Thursday, July 31, 2014

Chica x Clyde Puppy Update

Oh my, where do I start?

We are open and honest about our kennel practices, our dogs, our successes and our failures here at SP Kennel. This past week has been one of my most challenging ~ emotionally - in a long while. My goal has always been to try and do the best for each and every dog. To try and "make everything right". The fact is, last week, I could not "make everything right".

I'll start with:
Thank goodness we have five healthy 16 day old puppies. They are active, nursing aggressively and starting to get into trouble. Chica and the pups are living in our house, in an area especially built for them, where we can watch them 24 hours a day. The past week of intense care and surveillance has only been possible by the great family and friends that we have here at SP Kennel. I'm sorry to say that we wore out the whole neighborhood - whether it was racing off to the Vet office, sleeping on the couch for pup checks or medicating the litter consistently. I also need to thank Crystal, a Vet Tech at North Pole Vet Hospital, for teaching me how to tube feed puppies.

When the pups were 6 days old, one puppy became lethargic. I know that nature can be a puzzle to us mere morals. We lost that pup soon after we noticed its signs of sickness.

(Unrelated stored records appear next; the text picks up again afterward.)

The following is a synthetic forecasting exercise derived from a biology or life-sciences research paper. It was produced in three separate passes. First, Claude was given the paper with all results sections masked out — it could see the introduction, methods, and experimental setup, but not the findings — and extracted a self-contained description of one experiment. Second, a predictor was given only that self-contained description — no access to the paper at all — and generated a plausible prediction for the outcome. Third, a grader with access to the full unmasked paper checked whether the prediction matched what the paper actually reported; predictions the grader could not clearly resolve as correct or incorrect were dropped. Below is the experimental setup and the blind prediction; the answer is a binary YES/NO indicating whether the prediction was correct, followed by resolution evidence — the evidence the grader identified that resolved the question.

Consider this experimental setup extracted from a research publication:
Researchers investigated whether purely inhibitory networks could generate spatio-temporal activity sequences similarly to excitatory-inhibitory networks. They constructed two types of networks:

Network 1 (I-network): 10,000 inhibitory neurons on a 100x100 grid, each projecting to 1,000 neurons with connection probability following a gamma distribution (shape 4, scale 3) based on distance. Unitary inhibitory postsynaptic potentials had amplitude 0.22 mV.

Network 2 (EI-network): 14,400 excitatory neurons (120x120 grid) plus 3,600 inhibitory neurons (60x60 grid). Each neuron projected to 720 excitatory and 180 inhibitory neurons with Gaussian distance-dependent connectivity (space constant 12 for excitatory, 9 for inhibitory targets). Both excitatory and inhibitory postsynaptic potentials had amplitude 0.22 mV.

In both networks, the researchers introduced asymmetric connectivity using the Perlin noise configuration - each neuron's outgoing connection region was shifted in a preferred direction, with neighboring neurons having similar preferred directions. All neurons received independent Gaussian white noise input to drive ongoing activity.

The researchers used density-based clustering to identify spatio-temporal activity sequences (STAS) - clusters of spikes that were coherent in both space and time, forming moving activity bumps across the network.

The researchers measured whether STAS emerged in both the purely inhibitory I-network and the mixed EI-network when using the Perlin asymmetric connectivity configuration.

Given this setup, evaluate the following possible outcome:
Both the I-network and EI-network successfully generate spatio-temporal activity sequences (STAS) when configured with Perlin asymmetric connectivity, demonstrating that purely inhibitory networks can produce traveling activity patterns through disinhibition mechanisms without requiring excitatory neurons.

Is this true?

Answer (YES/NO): YES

I don't need to tell you but, the standards of care of newborns here is of the highest calibre. Chica is current on all vaccinations and is as healthy as a dog can be. She is always fed the best dog food and given a constant fresh supply of water. She has not been sick in years, has plenty of milk and has tended to her pups constantly. Our puppy pen is a raised wooden platform that is pressure washed and clean. The whelping box and nursing house is full of fresh cedar chips and the bedding is changed often. We even had human visitors at the kennel during the pups first week, but I allowed no one in the pen or to touch the newborns. There were no "strange" dogs at the kennel and Chica does not wander. I thought the loss of this one pup was a random and sad occurrence.

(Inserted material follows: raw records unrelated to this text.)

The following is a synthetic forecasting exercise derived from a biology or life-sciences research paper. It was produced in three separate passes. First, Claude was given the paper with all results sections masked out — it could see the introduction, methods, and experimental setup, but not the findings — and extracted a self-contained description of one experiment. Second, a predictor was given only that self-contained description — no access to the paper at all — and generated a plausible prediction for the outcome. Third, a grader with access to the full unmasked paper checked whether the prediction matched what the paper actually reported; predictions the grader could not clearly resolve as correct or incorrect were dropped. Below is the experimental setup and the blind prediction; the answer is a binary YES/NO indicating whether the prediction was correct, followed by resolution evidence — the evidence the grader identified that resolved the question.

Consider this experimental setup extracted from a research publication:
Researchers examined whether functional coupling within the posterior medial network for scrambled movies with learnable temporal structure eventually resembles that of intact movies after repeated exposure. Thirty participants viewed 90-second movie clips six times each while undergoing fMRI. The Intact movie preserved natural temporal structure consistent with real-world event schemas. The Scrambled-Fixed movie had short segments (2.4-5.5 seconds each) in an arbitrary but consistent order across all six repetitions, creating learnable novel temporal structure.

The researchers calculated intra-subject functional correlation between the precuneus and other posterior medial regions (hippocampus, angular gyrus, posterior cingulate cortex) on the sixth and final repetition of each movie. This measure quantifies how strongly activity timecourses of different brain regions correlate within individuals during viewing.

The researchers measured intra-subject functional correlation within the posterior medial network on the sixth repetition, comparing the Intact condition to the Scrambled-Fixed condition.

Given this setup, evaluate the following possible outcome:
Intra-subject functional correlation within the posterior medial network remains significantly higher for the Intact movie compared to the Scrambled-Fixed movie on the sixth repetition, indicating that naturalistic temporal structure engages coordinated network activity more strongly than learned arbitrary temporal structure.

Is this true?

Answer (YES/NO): NO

On the evening of Day 7 another pup became ill. All remaining puppies were nursing and healthy. Was this random again? This illness became a mystery. I warmed the pup and syringe fed him all night. He died just before our visit to North Pole Vet Hospital.

At the time of the appointment, the entire litter had stopped nursing and had sickly diarrhea. A few pups were chilled. After a through Doctor's examination, there still was no definitive cause. The pups were put on antibiotics with the possibility that they had a gastrointestinal bacterial infection.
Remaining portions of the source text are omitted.